Exercise: Please reproduce the data in full, exactly as it stands.

Given entries:
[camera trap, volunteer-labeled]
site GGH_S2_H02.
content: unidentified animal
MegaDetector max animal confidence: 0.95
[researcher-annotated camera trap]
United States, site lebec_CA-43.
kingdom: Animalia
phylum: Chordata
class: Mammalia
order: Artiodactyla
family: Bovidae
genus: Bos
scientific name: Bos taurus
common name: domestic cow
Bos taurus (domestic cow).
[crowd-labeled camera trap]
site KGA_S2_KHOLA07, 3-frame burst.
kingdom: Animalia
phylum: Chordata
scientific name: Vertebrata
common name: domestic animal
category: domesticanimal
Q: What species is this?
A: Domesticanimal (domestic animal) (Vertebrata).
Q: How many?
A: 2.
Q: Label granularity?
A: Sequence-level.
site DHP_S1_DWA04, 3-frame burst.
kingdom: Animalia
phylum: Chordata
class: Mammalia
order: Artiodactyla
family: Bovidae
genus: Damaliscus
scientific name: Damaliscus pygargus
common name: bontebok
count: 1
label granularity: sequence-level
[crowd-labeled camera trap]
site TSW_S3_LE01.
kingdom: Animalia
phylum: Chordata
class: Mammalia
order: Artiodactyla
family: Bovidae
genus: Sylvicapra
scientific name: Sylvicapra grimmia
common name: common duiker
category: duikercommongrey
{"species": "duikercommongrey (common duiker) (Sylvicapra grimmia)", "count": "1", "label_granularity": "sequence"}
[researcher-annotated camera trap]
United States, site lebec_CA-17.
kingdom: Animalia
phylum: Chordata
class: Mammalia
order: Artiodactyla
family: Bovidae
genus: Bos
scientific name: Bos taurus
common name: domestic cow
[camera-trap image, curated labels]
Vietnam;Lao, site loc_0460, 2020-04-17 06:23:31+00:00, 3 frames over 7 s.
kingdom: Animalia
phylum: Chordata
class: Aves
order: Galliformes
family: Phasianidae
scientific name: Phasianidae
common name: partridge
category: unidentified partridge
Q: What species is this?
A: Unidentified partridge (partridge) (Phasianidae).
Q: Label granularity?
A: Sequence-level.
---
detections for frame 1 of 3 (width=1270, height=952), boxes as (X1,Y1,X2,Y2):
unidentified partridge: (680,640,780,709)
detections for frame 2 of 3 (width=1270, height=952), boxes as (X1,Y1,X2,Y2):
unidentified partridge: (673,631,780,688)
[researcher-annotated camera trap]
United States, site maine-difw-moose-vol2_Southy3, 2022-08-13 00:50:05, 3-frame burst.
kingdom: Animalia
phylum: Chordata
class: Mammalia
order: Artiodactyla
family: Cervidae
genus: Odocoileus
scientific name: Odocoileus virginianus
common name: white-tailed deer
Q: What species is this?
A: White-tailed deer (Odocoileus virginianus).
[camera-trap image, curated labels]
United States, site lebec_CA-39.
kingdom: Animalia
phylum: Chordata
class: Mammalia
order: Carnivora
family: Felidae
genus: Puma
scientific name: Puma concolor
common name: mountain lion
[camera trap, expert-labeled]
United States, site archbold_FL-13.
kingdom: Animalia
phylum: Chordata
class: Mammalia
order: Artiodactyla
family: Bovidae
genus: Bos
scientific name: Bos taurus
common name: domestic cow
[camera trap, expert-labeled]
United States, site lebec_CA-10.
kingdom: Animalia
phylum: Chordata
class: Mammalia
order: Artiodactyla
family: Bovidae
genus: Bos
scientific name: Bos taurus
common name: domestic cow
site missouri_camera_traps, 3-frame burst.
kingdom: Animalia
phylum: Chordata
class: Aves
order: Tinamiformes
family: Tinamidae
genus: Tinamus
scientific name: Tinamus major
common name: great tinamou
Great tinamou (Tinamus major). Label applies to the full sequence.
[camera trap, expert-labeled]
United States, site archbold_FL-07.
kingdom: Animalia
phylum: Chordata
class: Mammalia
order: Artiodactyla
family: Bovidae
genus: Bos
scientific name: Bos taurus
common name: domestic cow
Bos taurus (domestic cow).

Exercise response:
[camera trap, volunteer-labeled]
site GGH_S2_H02.
content: unidentified animal
MegaDetector max animal confidence: 0.95
[researcher-annotated camera trap]
United States, site lebec_CA-43.
kingdom: Animalia
phylum: Chordata
class: Mammalia
order: Artiodactyla
family: Bovidae
genus: Bos
scientific name: Bos taurus
common name: domestic cow
Bos taurus (domestic cow).
[crowd-labeled camera trap]
site KGA_S2_KHOLA07, 3-frame burst.
kingdom: Animalia
phylum: Chordata
scientific name: Vertebrata
common name: domestic animal
category: domesticanimal
Q: What species is this?
A: Domesticanimal (domestic animal) (Vertebrata).
Q: How many?
A: 2.
Q: Label granularity?
A: Sequence-level.
site DHP_S1_DWA04, 3-frame burst.
kingdom: Animalia
phylum: Chordata
class: Mammalia
order: Artiodactyla
family: Bovidae
genus: Damaliscus
scientific name: Damaliscus pygargus
common name: bontebok
count: 1
label granularity: sequence-level
[crowd-labeled camera trap]
site TSW_S3_LE01.
kingdom: Animalia
phylum: Chordata
class: Mammalia
order: Artiodactyla
family: Bovidae
genus: Sylvicapra
scientific name: Sylvicapra grimmia
common name: common duiker
category: duikercommongrey
{"species": "duikercommongrey (common duiker) (Sylvicapra grimmia)", "count": "1", "label_granularity": "sequence"}
[researcher-annotated camera trap]
United States, site lebec_CA-17.
kingdom: Animalia
phylum: Chordata
class: Mammalia
order: Artiodactyla
family: Bovidae
genus: Bos
scientific name: Bos taurus
common name: domestic cow
[camera-trap image, curated labels]
Vietnam;Lao, site loc_0460, 2020-04-17 06:23:31+00:00, 3 frames over 7 s.
kingdom: Animalia
phylum: Chordata
class: Aves
order: Galliformes
family: Phasianidae
scientific name: Phasianidae
common name: partridge
category: unidentified partridge
Q: What species is this?
A: Unidentified partridge (partridge) (Phasianidae).
Q: Label granularity?
A: Sequence-level.
---
detections for frame 1 of 3 (width=1270, height=952), boxes as (X1,Y1,X2,Y2):
unidentified partridge: (680,640,780,709)
detections for frame 2 of 3 (width=1270, height=952), boxes as (X1,Y1,X2,Y2):
unidentified partridge: (673,631,780,688)
[researcher-annotated camera trap]
United States, site maine-difw-moose-vol2_Southy3, 2022-08-13 00:50:05, 3-frame burst.
kingdom: Animalia
phylum: Chordata
class: Mammalia
order: Artiodactyla
family: Cervidae
genus: Odocoileus
scientific name: Odocoileus virginianus
common name: white-tailed deer
Q: What species is this?
A: White-tailed deer (Odocoileus virginianus).
[camera-trap image, curated labels]
United States, site lebec_CA-39.
kingdom: Animalia
phylum: Chordata
class: Mammalia
order: Carnivora
family: Felidae
genus: Puma
scientific name: Puma concolor
common name: mountain lion
[camera trap, expert-labeled]
United States, site archbold_FL-13.
kingdom: Animalia
phylum: Chordata
class: Mammalia
order: Artiodactyla
family: Bovidae
genus: Bos
scientific name: Bos taurus
common name: domestic cow
[camera trap, expert-labeled]
United States, site lebec_CA-10.
kingdom: Animalia
phylum: Chordata
class: Mammalia
order: Artiodactyla
family: Bovidae
genus: Bos
scientific name: Bos taurus
common name: domestic cow
site missouri_camera_traps, 3-frame burst.
kingdom: Animalia
phylum: Chordata
class: Aves
order: Tinamiformes
family: Tinamidae
genus: Tinamus
scientific name: Tinamus major
common name: great tinamou
Great tinamou (Tinamus major). Label applies to the full sequence.
[camera trap, expert-labeled]
United States, site archbold_FL-07.
kingdom: Animalia
phylum: Chordata
class: Mammalia
order: Artiodactyla
family: Bovidae
genus: Bos
scientific name: Bos taurus
common name: domestic cow
Bos taurus (domestic cow).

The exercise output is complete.